= Trade Union Congress (Burma) =

The Trade Union Congress (Burma) was a central trade union organization in Burma. The TUC(B) was founded by the Socialist Party in November 1945, in an attempt to counter the influence of the communist-led All Burma Trade Union Congress. Ba Cho was the President of TUC(B). The TUC(B) was an affiliate of the governing Anti-Fascist People's Freedom League.

In 1949 Thakin Lwin became the president of the TUC(B). Under Lwin's leadership, the TUC(B) steered towards an openly communist line. This shift could be seen in debates on whether the TUC(B) should join the World Federation of Trade Unions. At the May Day rally of 1950, TUC(B) demonstrators had carried large portraits of Karl Marx, Engels, Vladimir Lenin, Joseph Stalin and Mao Zedong. In his speech at the rally, Lwin publicly declared that TUC(B) followed the 'communist party line' and said that the organisation should join the WFTU. He harshly condemned the policy of the Burmese government of accepting British financial aid. But he also denounced the White Flag Communist Party, Red Flag Communist Party and Josip Broz Tito as 'deviationists'. Lwin's speech made the ongoing division in the Socialist Party public.
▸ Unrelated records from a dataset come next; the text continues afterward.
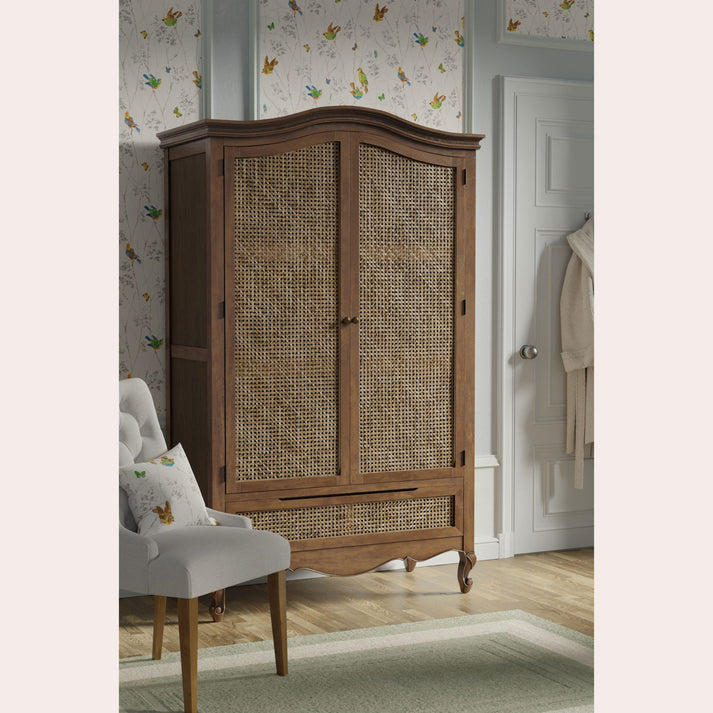 This elegant wardrobe will make a stunning centre piece for any bedroom. It is skilfully crafted using both solid and veneered panels with a rich aged walnut finish. Inspired by classic French styling, with cabriole legs, gracefully curved lines, and charming rattan fronted doors. Inside, there is a hanging rail and a smooth metal runner mounted drawer, adding even more storage space.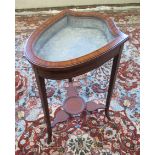 An Edwardian Satinwood Bijouterie Display Table with ebony stringing, of shield shape and with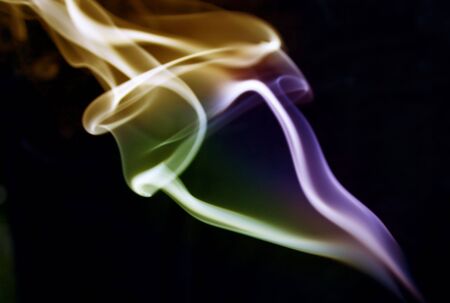 Beautiful colored abstract smoke on black backgroundの写真素材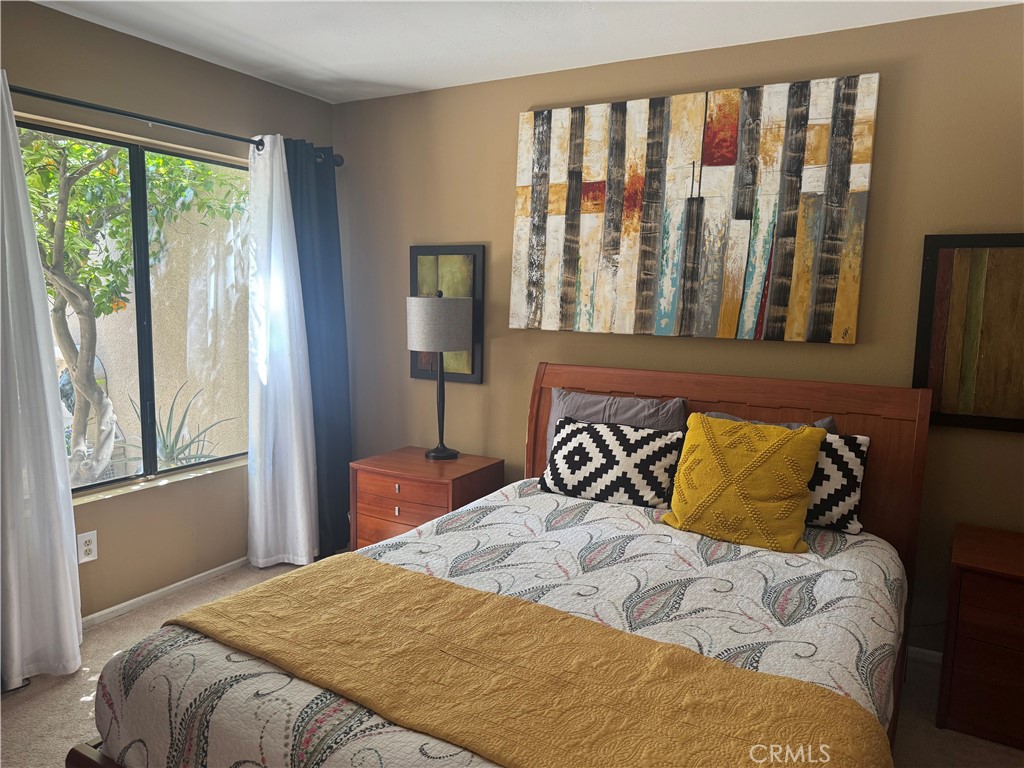 72400 Ridgecrest Lane Palm Desert, CA 92260 - Photo 8 of 13 a bedroom with a bed and a window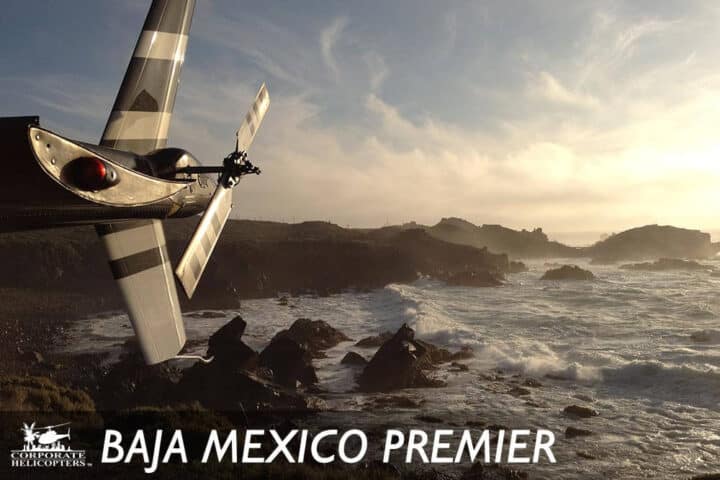 Helicopter tail in front of Mexican coastline. Text reads: Baja Mexico Premier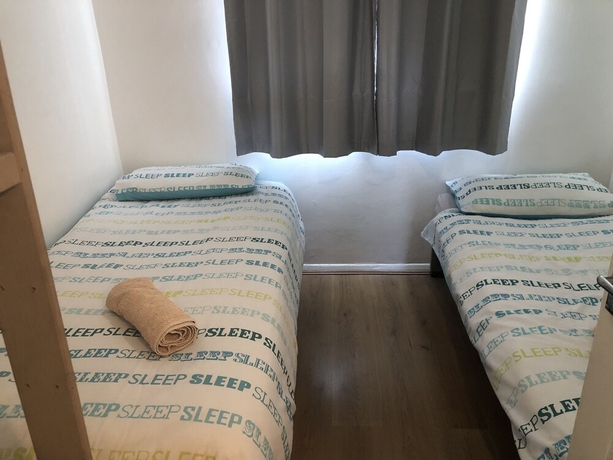 Imagen de la habitación del Hotel Apple House Guesthouse Heathrow Airport. Foto 17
Lwin's May Day speech had political repercussions, but did not result in any immediate disciplinary action from the Socialist Party or the AFPFL. However, when the TUC(B) vice-president and AFPFL Member of Parliament Thakin Hla Kywe lashed out at the governments support for the Korean War in September 1950, the AFPFL decided to suspend the TUC(B) from the AFPFL. The AFPFL demanded that Lwin and Hla Kywe be removed from their positions in order for the TUC(B) to be reintegrated into the AFPFL. The TUC(B) complied and demoted Lwin and Hla Kywe. Following this, Lwin and other leftists broke with the Socialist Party and formed the Burma Workers and Peasants Party. In 1951, the socialist leader Ba Swe became the President of TUC(B).